I was reading “Do Androids Dream of Electric Sheep?” tonight, and there’s a bit in there about how the androids take books from libraries on earth and smuggle them to the space colonies on Mars in order to make a bunch of money. Philip K Dick could imagine space travel being fixed by technology, and this technology would solve issues of getting to Mars, but he didn’t expect the issue of getting books to Mars to be solved much simpler by things like the internet or e-books. But the thing people often miss is that technological problems are often solved in much more elegant but unexpected ways. Philip K Dick of course wasn’t trying to predict the future. He was trying to tell a story about human nature and relationships.
The replicator is probably not the way food problems will be solved. Or problems in general. 3D printing might becoming common place, and it certainly looks like it will these past couple of years, but it will not solve all problems of commerce. If you go back 60 years, you’ll hear the modernists exclaiming how mass production was going to do the exact same thing. George Jetson only worked 8 hours a week, because with daily luxuries so cheap, why would anyone work more? Then people figured out that mass manufactured objects sometimes suck and the standard for what is “good enough” changes as more resources become available. A simple toy is just not good enough for a kid who as seen a walking talking animatronic teddy bear. In many ways we already have a post scarcity society. This fellow made a toaster from scratch. and it cost him 60,000 and 6 months. That same toaster can be bought for about 10 quid at your nearest appliance shop. If that’s not practically post-scarcity, I don’t know what is.
Hybrid car owners use just as much gas as their carbon-fuel buffet attack squad brethren because they can afford it. Better gas mileage simply means they will travel farther for the same amount of gas.
If you go back 100 years, the richest of the rich didn’t have nearly the technology at their hands that even the poorest of the poor have today(applies to industrial countries only). If you go back even 15 years, the luxury car phones of Wall Street big wigs looks pitiful next to the cheapest smartphone. Post-scarcity doesn’t become a reality because human nature is built on consumption to it’s highest point. In a scarce world, you eat as much as you can because you don’t know when your next meal is. There are now more people dying from obesity than malnutrition globally. The issues of food scarcity aren’t technological, they’re political and social.

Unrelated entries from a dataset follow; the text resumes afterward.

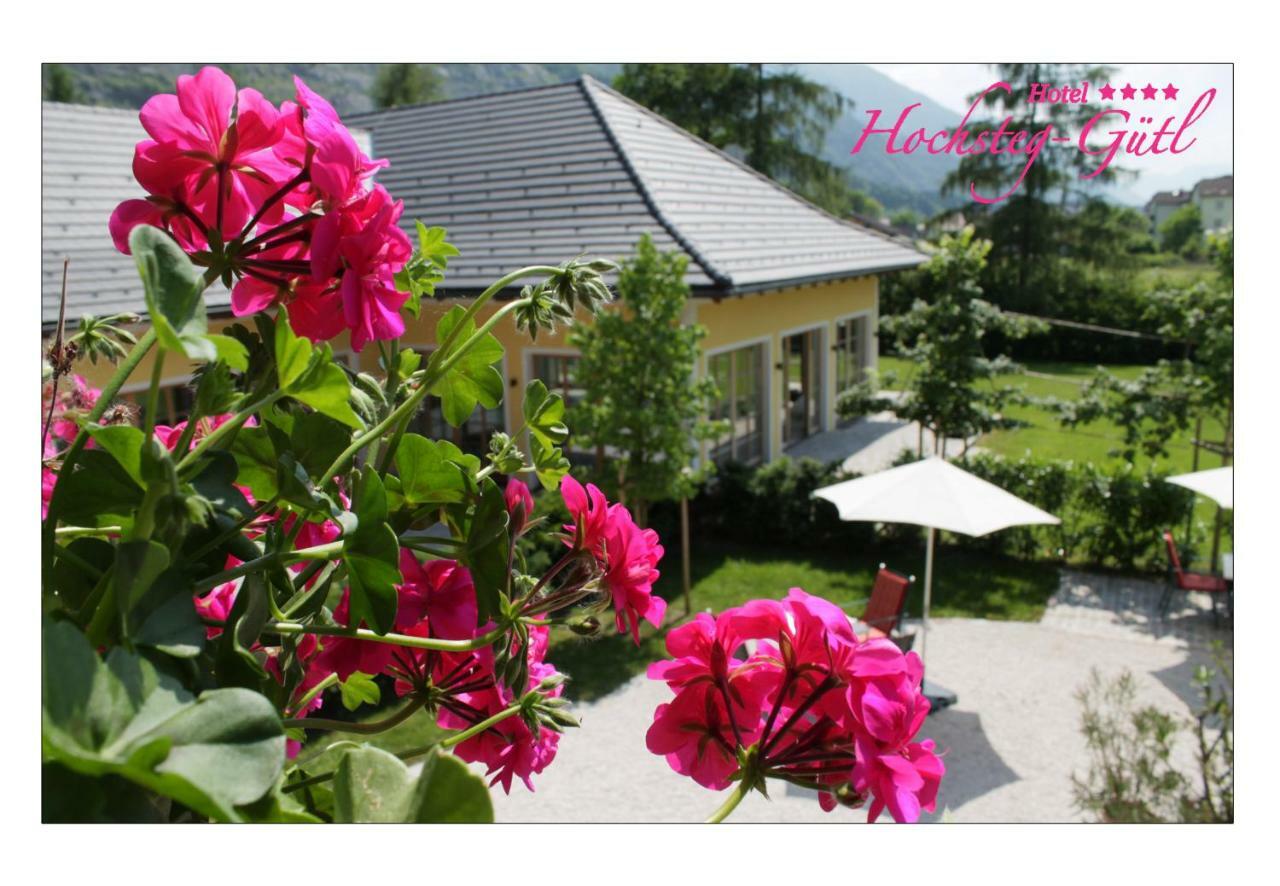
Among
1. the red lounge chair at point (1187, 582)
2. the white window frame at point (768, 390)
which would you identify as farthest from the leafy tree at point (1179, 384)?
the white window frame at point (768, 390)

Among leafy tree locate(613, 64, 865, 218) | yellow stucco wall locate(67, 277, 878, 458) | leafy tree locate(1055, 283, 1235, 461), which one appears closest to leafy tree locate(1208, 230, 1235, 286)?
leafy tree locate(1055, 283, 1235, 461)

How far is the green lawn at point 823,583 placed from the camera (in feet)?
20.9

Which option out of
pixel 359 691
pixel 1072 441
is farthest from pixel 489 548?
pixel 1072 441


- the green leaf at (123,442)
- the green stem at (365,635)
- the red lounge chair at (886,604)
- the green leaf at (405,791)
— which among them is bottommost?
the red lounge chair at (886,604)

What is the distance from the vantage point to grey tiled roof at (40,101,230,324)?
6316mm

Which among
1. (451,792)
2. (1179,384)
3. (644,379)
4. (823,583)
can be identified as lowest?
(823,583)

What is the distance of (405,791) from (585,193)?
9.68m

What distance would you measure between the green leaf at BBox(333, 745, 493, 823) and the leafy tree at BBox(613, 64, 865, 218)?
21.6 meters

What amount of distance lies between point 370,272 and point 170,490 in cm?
18

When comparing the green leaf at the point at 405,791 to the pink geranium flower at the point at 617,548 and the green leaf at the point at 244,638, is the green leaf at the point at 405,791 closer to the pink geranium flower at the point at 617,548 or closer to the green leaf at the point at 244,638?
the green leaf at the point at 244,638

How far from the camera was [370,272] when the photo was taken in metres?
0.54

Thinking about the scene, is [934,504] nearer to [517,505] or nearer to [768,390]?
[768,390]

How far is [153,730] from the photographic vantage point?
1.16ft

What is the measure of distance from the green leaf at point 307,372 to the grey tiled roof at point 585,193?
25.3 feet
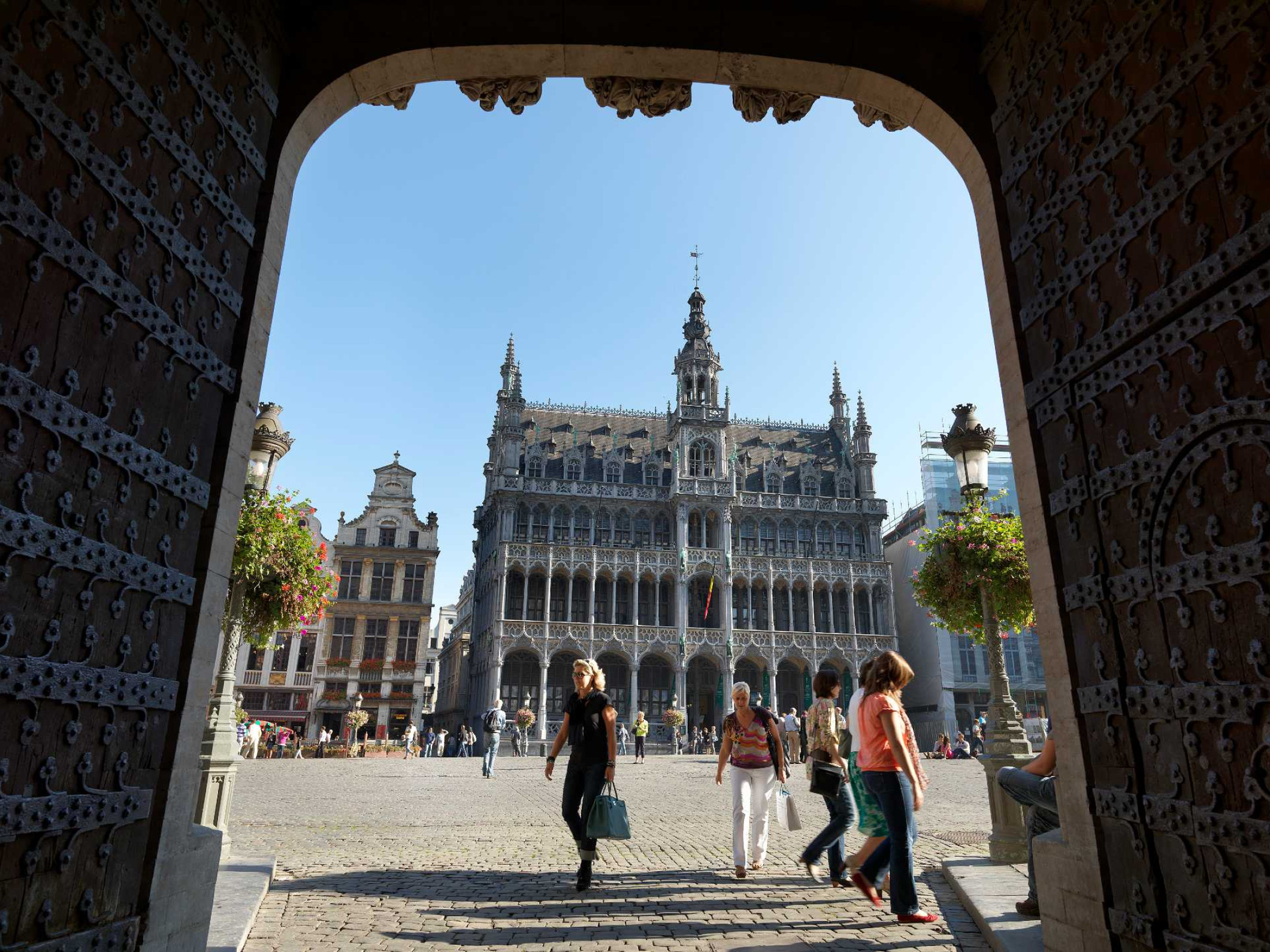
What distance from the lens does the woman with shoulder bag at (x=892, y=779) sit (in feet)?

Money makes people happier, up to to a point. That point is around 70,000 dollars a year, or middle class. This obviously wasn’t the tipping point 50 years ago, so what changes? People’s perceptions. Barring real issues of safety and health (and those are legitimate issues for many people), a lot of discomfort with “poverty” is social perception. It feels bad to be making less money than someone else, especially if you think you’re smarter, or a better person. If you perceive someone as a peer and they do better than you, it makes you feel bad, and in democratic society, everyone is a peer, even if they aren’t really. As big a shitheads as many CEOs are, they’re in the 77-98 percentile of IQ scores. They’re rich for a reason. So the issue here isn’t really that there is a certain level of wealth that people need to achieve, but rather a perception of their own wealth and achievement. If you grew up on a farm, surrounded by farmers, you probably didn’t feel to bad about becoming a farmer. It’s partially through the bombardment of modern media and fantasy laden success stories that bend people away from that. This of course has both good and bad effects.
The point I’m trying to make here is that a technological gizmo isn’t what is going to give us a post-scarcity world or fix all our problems or ease our social ills. We’re already in a post-scarcity world in many ways but it isn’t going to change the age old desire to consume.